Soudain, d'un grand coup contre la porte, celle-ci s'arracha pour laisser place à Surtur. Il était trois à quatre fois plus grand que Thor, qui était déjà plus grand que moi. Il s'avança vers nous, regardant Thor avec dédain et m'ignorant royalement.

"Fils d'Odin, vous sermonnez peut-être le prisonnier, dois-je revenir plus tard ?"

"Je veux d'abord vous demander ce que vous avez mit en lui, Roi Surtur de Muspelheim."
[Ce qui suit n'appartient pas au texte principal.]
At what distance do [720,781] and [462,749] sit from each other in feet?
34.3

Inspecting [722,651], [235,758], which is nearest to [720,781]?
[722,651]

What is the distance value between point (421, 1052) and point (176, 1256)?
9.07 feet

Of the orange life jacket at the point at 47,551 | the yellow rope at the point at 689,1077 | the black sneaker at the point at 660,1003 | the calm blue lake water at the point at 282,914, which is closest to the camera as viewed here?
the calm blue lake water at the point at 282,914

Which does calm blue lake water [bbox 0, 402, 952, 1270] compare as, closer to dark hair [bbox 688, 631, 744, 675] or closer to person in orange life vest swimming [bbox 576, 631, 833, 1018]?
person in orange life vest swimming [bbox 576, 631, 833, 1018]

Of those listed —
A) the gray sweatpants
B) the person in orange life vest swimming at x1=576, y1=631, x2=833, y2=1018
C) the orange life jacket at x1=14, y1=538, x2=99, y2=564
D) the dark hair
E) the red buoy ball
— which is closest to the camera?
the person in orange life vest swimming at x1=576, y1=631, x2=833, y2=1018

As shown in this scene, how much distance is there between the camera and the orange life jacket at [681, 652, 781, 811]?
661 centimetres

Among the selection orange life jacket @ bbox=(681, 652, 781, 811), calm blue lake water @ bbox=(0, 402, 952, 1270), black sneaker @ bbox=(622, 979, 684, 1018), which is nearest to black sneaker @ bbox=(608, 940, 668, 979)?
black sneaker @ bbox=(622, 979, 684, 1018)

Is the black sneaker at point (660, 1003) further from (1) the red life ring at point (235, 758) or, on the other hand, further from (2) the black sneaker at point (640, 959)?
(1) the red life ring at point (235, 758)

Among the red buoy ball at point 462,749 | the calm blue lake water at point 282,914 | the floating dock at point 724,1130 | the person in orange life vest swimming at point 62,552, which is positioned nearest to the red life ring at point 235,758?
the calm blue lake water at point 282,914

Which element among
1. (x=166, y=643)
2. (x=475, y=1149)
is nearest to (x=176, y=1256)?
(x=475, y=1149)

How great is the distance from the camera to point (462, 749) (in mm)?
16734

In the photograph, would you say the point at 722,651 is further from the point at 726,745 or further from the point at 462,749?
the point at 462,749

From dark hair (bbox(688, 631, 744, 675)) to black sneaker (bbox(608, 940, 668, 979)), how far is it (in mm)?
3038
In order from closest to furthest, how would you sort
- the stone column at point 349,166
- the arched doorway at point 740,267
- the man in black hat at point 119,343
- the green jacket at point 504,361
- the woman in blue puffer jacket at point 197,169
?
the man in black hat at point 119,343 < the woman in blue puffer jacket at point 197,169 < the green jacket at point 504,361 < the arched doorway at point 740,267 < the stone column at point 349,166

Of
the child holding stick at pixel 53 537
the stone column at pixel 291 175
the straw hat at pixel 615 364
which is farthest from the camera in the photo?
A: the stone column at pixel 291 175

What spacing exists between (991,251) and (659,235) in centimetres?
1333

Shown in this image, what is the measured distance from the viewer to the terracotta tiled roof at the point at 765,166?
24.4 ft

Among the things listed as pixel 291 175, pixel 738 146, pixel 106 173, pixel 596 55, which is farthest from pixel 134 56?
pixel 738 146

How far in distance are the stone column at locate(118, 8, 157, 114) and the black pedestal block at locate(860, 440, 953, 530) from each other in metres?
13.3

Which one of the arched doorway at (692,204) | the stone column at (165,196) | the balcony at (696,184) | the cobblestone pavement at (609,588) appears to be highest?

"Stupide Asgardien, je lui ai implanté la Troisième Gemme de l'Infini, dans l'espoir qu'elle le tue !" Il approcha son visage pour me voir, puis s'accorda un sourire. "Mais il semblerait qu'il se porte encore très bien, Odinson."

Je me mettais juste derrière Thor, et nous étions seulement séparés par la vitre. "Thor, fais moi sortir, je vais t'aider..."

"Aider de quoi, Fils de Laufey ?" Éleva la voix Surtur, se relevant, pour se mettre au centre de la pièce. "L'aider à me vaincre ?"

Tous les Géants de Feu ici présents se mirent à rire, ce qui me permit de renchérir, et finalement, Thor me fit sortir. Je me plaçais juste devant Surtur, les mains devenant violettes.

"Vous savez, vous avez déchaîné en moi une puissance que même vous vous ne savez pas contrôler. Et vous espériez qu'elle allait me tuer, mais vous avez eu tort, parce que maintenant qu'elle est mienne, je peux mettre tout l'Univers à genoux dés lors qu'il m'en prend l'envie." Il stoppa tout mouvement, reculant alors que j'avançais en sa direction. "Je suis plus fort que vous ne le serez jamais, Surtur de Muspelheim, et vous ne pourrez plus jamais me la retirer." Mes mains devinrent plus intensément sombres.

Laisse le moi, laisse le moi, laisse le moi !

Je te le laisse, ne t'inquiètes pas. Mais, une question: C'est quoi ton prénom ?

Il prit le dessus, puis en s'avançant toujours, les mains de plus en plus violettes - "Mon vrai prénom est Hela. Et je suis ta fille."